• Arbeitsauftrag:
Übersetzen Sie aus dem folgenden Text zur Bremer Bürgerschaftswahl diesen Satz ins Englische: „Der Bremer CDU-Spitzenkandidat Thomas Röwekamp macht nämlich vor allem die SPD für die Schlappe seiner Partei (minus 4,1 Prozent) verantwortlich.“

• Ausgangstext:
Das muss man sich auf der Zunge zergehen lassen, der Spitzenkandidat der Bremer SPD, Bürgermeister Jens Böhrnsen, betonte am Wahlabend: "Wir haben die Wahl gewonnen. Wer 13 Punkte vor den anderen ist, der ist Sieger." Und das, obgleich seine Partei laut vorläufigem amtlichen Endergebnis bei der Bürgerschaftswahl 5,49 Prozent verloren hat. [1] Sehen so Sieger aus? Wohl kaum. Aber auch Böhrnsens bisheriger Koalitionspartner, die CDU, leidet unter einem ähnlichen Realitätsverlust. Der Bremer CDU-Spitzenkandidat Thomas Röwekamp macht nämlich vor allem die SPD für die Schlappe seiner Partei (minus 4,1 Prozent) verantwortlich. Es sei eben ein Fehler gewesen, dass sich die Sozialdemokraten nicht auf eine Fortsetzung der großen Koalition festgelegt hätten. Im Übrigen habe diese seiner Meinung nach erfolgreich gearbeitet. Nun, das sahen die Wähler offenbar anders: Zusammen verloren die Regierungsparteien gegenüber der letzten Wahl 37.790 Stimmen, die SPD 21.816 und die CDU 15.974.

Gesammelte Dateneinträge
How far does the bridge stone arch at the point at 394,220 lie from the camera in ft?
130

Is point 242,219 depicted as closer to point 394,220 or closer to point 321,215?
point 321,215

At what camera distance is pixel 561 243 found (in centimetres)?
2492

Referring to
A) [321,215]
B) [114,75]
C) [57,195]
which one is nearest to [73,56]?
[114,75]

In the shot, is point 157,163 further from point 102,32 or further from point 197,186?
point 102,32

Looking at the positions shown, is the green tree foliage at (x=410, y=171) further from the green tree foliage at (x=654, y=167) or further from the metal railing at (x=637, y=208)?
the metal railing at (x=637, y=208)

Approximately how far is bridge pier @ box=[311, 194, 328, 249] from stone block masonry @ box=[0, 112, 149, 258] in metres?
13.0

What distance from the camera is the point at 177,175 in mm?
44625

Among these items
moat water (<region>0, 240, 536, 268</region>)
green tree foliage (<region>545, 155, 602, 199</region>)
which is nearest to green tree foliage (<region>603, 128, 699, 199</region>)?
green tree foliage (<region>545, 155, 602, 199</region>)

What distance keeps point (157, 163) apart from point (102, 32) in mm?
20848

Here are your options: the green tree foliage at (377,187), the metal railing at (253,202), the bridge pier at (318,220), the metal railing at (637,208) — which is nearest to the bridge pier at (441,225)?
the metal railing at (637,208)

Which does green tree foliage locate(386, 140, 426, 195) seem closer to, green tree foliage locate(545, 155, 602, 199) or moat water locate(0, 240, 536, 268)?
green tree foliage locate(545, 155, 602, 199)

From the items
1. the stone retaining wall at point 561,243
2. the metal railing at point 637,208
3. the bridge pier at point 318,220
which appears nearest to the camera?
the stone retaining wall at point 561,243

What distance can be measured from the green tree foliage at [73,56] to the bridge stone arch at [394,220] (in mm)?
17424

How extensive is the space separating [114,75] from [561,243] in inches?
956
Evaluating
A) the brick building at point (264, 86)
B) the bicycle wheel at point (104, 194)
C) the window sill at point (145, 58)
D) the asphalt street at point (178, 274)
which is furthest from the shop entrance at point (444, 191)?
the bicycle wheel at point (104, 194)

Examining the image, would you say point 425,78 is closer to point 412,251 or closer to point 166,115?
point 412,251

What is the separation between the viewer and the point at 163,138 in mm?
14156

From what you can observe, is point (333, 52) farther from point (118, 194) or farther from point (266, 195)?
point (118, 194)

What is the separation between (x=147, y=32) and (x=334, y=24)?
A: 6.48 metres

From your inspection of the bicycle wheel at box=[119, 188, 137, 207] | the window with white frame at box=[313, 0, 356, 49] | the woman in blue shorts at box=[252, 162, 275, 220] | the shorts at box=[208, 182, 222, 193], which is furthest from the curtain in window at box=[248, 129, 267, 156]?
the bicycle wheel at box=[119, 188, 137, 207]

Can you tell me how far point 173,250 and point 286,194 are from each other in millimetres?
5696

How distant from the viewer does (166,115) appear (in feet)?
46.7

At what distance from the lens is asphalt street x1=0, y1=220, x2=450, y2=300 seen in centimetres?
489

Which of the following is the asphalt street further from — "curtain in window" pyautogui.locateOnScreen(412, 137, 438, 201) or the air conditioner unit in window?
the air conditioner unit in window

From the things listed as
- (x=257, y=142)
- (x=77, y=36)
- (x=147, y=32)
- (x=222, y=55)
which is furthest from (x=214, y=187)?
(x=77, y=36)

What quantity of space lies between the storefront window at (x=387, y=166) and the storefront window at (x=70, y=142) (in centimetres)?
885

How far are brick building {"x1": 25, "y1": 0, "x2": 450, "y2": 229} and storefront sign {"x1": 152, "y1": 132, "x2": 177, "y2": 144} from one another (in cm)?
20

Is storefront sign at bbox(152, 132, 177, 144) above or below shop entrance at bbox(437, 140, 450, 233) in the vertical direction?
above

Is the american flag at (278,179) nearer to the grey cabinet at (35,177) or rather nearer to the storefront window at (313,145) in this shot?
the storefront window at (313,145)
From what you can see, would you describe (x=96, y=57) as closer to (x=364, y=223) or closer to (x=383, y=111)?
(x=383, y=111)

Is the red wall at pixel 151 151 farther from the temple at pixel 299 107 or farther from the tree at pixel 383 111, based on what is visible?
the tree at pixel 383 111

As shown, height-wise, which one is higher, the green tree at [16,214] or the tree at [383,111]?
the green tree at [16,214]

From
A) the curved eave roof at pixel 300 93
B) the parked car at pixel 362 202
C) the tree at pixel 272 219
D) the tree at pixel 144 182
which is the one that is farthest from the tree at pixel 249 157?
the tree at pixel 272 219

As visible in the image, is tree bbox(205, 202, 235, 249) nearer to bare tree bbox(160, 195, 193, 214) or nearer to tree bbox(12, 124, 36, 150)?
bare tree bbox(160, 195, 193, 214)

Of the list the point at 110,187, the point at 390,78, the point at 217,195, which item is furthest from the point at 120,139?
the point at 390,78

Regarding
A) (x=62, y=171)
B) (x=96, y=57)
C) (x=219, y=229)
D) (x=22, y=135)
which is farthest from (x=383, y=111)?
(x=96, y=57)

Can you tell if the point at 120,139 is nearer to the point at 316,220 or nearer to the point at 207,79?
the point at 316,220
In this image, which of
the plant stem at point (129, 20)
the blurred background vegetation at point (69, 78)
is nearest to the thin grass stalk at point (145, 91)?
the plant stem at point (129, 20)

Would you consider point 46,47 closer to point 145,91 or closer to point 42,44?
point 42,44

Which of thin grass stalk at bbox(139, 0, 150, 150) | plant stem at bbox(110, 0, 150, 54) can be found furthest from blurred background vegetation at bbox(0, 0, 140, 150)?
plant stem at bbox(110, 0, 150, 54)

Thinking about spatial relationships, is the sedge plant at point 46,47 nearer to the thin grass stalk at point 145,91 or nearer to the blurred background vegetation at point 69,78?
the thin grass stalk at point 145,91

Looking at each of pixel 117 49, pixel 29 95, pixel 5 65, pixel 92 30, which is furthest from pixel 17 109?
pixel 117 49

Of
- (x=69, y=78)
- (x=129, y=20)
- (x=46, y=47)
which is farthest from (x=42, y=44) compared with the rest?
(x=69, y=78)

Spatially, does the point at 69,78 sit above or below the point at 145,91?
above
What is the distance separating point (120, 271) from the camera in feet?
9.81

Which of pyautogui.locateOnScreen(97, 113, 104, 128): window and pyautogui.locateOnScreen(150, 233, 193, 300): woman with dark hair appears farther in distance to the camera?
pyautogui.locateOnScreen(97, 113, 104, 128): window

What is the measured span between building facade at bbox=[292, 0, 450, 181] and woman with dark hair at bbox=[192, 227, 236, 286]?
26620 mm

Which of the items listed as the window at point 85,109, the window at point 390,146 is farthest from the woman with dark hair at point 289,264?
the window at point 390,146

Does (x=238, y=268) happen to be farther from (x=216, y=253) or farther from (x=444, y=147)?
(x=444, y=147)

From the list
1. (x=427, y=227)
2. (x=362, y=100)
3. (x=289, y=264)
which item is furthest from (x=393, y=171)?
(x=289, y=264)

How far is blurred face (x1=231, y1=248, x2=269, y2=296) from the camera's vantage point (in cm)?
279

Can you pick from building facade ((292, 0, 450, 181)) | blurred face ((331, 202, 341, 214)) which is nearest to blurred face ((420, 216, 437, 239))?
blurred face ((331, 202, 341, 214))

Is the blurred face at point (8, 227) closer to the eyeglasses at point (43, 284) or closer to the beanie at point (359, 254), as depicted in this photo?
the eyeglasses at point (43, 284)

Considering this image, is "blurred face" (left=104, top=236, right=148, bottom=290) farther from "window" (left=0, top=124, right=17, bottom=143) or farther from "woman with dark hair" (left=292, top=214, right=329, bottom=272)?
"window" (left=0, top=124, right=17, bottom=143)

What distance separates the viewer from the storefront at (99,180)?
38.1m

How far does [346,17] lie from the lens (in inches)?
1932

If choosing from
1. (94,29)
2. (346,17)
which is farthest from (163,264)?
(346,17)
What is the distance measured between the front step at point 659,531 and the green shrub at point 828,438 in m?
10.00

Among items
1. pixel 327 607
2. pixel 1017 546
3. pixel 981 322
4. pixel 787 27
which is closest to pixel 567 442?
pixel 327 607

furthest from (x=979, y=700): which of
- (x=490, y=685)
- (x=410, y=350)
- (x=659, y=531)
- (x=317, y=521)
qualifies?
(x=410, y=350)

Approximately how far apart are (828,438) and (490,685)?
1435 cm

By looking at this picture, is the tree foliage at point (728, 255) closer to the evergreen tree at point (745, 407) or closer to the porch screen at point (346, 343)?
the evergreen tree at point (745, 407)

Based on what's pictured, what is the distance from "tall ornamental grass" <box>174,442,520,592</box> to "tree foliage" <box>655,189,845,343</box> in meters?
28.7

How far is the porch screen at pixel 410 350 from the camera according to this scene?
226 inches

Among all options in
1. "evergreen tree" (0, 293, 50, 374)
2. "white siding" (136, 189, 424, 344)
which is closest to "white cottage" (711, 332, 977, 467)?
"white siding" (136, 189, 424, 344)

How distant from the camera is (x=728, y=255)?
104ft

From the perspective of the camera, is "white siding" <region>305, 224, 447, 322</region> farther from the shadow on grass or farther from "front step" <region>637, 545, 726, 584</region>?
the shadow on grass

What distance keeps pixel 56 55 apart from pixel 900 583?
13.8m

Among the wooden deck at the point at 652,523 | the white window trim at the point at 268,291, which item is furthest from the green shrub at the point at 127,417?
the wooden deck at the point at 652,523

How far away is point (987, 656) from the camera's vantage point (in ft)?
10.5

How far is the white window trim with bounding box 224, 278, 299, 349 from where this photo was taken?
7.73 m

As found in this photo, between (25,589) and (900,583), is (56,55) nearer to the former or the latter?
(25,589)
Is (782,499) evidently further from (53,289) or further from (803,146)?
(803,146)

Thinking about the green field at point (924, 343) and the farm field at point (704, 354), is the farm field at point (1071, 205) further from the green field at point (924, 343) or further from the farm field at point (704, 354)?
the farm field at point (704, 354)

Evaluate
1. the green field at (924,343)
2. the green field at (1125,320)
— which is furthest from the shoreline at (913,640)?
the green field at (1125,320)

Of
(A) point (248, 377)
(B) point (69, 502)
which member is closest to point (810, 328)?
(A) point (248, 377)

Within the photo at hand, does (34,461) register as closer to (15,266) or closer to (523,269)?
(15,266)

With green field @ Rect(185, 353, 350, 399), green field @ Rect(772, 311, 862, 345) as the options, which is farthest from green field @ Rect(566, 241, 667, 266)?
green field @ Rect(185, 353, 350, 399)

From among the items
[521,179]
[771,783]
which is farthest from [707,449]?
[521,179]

• Lösung:
The Bremen CDU's lead candidate, Thomas Röwekamp, in fact blames the SPD above all for his party's defeat (minus 4.1 percent).